Massimo Pigliucci, a professor at the City University of New York who studies the philosophy of pseudoscience, said that we’re in for more instances of fake science clashing with politics.
“My best guess is that this has to do with the general degradation of political discourse itself, and particularly with the now mainstream status of concepts like ‘fake news’ and ‘alternative facts,’” he told The Daily Beast via email. “I’m not trying to paint too rosy a picture of politics in the past. It has always been a messy and not exactly rational business, but it does seem like the current crop of politicians—on both the left and the right—is getting more and more accustomed to the dangerous notion that expertise doesn’t matter, or that anyone can be an expert just by declaring it so.”
Pigliucci, who has studied the intersection of pseudoscience and politics for years, said that it’s a bipartisan effort, with both the Republicans’ questioning of climate change and the left’s courting of celebrities like Paltrow.
“It’s bad news, but it’s not really a new trend either,” he said. “It’s part of an increasingly disturbing culture of celebrities, where people who know nothing about science—from Jenny McCarthy to ‘Drs.’ Phil and Oz—regularly appear on television and influence public opinion, thereby causing real harm to people. I mean, measles, of all things, is on the upsurge again, and people like McCarthy and her celebrity sponsor, Oprah Winfrey, can squarely be co-blamed for it.”
Paltrow is more than just a famous influencer.
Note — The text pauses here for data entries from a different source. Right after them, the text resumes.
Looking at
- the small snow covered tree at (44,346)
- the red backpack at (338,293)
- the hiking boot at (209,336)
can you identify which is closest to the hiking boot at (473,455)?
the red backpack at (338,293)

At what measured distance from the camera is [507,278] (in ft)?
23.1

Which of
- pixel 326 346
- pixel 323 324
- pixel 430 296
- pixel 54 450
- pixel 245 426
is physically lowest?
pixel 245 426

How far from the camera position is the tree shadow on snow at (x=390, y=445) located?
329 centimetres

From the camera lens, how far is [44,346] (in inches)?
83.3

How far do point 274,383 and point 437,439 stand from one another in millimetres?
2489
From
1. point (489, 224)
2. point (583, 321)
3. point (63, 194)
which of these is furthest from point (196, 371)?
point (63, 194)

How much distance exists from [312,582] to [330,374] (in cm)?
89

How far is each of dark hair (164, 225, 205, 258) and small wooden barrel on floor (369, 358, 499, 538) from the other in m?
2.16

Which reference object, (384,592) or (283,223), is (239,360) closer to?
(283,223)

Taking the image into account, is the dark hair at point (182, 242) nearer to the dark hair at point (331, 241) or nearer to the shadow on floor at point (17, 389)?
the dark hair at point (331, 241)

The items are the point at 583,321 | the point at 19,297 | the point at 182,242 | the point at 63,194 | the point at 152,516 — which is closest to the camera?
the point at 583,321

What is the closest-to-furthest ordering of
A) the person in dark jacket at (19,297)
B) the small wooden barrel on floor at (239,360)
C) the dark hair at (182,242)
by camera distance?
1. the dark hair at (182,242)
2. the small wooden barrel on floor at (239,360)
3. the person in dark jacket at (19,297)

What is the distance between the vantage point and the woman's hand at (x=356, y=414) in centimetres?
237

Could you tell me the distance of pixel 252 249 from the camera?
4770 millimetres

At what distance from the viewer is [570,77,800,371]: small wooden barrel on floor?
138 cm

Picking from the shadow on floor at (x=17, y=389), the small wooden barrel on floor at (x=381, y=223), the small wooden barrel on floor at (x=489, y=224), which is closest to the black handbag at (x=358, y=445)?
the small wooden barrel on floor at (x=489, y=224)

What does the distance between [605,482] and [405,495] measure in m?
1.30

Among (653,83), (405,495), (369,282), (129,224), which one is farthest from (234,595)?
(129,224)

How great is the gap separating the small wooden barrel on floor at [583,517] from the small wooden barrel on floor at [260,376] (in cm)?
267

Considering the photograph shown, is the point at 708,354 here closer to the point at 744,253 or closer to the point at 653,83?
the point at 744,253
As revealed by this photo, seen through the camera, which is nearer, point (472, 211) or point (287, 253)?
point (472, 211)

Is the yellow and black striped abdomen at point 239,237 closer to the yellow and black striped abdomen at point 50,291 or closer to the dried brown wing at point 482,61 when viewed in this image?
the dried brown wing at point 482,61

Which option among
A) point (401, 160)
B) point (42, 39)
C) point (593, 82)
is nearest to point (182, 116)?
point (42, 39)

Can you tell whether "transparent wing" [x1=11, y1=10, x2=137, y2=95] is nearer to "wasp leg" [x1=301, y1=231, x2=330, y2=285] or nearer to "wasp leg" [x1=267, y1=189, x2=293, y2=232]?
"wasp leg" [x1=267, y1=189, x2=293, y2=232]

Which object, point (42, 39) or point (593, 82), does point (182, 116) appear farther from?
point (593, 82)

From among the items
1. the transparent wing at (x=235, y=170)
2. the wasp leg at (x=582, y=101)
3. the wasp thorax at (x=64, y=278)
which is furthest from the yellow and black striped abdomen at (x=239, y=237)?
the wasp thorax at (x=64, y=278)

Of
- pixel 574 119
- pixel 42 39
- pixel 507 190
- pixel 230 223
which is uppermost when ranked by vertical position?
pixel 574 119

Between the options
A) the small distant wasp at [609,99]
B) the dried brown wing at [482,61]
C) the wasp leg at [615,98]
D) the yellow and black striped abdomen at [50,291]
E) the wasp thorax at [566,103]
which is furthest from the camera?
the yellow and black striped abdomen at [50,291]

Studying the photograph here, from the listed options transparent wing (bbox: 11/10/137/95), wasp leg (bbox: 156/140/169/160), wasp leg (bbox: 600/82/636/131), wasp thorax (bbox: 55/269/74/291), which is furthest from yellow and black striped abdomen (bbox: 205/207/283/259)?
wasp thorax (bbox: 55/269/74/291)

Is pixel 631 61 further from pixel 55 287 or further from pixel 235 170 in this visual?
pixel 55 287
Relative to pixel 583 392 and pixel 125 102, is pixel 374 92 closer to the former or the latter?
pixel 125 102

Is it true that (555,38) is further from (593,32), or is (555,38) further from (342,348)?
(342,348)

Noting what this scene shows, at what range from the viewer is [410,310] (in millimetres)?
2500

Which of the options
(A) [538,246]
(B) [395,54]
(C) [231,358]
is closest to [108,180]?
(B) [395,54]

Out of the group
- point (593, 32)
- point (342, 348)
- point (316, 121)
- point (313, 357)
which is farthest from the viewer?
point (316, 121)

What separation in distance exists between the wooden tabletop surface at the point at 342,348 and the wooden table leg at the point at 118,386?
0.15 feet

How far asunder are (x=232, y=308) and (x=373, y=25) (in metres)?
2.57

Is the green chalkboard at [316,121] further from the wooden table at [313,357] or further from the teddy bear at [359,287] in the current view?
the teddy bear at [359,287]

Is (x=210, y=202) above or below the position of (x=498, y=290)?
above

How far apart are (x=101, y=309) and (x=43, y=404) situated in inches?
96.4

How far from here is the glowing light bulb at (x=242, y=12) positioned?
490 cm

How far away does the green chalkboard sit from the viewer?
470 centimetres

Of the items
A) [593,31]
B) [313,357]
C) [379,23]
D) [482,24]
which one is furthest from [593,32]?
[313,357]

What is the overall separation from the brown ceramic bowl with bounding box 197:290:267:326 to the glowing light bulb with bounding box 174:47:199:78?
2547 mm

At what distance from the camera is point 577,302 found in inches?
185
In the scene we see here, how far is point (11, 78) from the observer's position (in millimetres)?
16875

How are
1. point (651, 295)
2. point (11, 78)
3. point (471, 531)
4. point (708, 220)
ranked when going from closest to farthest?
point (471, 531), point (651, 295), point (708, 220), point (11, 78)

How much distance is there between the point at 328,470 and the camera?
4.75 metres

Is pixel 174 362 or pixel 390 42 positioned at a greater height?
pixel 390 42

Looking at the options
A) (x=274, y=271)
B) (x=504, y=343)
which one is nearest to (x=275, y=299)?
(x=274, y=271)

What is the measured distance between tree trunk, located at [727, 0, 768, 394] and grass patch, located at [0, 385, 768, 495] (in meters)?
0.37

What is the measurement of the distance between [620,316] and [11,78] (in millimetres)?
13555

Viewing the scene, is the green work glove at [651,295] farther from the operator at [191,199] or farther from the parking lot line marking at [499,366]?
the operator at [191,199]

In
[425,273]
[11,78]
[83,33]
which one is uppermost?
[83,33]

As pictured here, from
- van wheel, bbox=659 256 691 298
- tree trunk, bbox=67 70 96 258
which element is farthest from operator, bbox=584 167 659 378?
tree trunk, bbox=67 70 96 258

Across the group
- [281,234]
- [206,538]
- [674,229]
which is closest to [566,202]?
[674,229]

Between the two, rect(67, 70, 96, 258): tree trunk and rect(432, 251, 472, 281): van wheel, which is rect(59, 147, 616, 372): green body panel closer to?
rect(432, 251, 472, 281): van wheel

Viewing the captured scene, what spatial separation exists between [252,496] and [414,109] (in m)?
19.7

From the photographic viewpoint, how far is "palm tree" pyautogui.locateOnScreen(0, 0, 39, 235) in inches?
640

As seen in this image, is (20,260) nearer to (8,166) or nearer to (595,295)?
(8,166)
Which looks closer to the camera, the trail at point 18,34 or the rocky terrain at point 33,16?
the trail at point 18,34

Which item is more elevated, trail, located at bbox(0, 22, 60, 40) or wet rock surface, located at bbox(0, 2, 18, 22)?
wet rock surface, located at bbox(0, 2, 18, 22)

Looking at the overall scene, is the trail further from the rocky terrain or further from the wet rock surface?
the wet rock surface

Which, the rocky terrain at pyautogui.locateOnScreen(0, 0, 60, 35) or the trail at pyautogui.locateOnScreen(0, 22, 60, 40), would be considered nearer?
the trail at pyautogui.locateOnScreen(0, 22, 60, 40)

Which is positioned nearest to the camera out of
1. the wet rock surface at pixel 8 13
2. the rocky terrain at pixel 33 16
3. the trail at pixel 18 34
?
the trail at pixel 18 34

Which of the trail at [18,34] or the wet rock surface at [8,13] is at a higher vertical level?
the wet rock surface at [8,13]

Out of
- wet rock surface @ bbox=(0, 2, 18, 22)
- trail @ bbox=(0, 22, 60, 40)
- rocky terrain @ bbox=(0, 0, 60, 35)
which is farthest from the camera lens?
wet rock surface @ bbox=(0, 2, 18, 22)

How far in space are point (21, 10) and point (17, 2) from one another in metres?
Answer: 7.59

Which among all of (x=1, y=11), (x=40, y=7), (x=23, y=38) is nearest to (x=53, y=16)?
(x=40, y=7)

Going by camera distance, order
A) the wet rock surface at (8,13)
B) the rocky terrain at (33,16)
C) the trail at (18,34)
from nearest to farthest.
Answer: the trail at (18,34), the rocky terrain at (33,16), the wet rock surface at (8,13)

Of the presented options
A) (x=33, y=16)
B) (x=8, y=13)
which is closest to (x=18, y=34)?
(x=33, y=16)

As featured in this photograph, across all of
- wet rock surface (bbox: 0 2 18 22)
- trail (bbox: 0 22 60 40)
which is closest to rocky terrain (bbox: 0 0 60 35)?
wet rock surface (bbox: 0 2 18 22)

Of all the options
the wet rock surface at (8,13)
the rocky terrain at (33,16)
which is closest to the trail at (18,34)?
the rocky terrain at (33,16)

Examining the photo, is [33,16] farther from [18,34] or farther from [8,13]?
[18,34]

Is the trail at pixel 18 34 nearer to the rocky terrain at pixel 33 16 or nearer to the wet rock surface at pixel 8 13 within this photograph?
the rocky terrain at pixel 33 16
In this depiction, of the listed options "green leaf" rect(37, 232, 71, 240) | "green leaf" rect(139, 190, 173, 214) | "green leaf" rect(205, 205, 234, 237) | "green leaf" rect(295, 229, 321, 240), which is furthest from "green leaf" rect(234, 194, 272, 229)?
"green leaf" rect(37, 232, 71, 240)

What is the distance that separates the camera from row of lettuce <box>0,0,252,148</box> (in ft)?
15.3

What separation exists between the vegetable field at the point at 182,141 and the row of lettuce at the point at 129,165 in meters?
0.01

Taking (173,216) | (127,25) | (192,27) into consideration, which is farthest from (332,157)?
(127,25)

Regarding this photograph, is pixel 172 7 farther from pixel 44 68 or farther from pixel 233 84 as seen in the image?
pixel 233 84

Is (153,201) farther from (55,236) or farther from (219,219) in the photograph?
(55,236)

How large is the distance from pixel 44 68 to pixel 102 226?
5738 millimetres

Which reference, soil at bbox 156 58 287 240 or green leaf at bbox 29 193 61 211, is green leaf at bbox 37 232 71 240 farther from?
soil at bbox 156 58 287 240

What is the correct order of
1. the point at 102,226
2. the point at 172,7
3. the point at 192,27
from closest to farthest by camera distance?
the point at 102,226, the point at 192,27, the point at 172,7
Her company is worth at least $250 million and growing with a Netflix series and a list of exclusive products including facial potions, charcoal toothbrushes, “biofrequency” stickers, and other repeatedly debunked knick knacks. The actress also hosts a series of retreats where tickets start at $1,000.
Paltrow has attempted to address criticism by creating a medical review board for Goop, but a review of the names offered by the company to The Daily Beast shows that most of them specialize in traditional Chinese medicine and other alternative practices that are not recognized by most American medical boards and regulatory agencies.
Which brings us back to Buttigieg. Buttigieg’s campaign platforms have included soundly scientific topics: He’s talked about artificial intelligence in our future job world, and he’s convinced that portable health benefits are a way to counter the tangled mess of the American healthcare system. He’s also an ardent supporter of policies that will address climate change.
All this makes Buttigieg’s acceptance of Paltrow’s Goopy glitz puzzling and dangerous for science, especially since Paltrow admitted earlier this year that, “We didn’t understand that you can’t make certain claims” and that “if we’re going to write about ... a vaginal steam, that it’s funny.”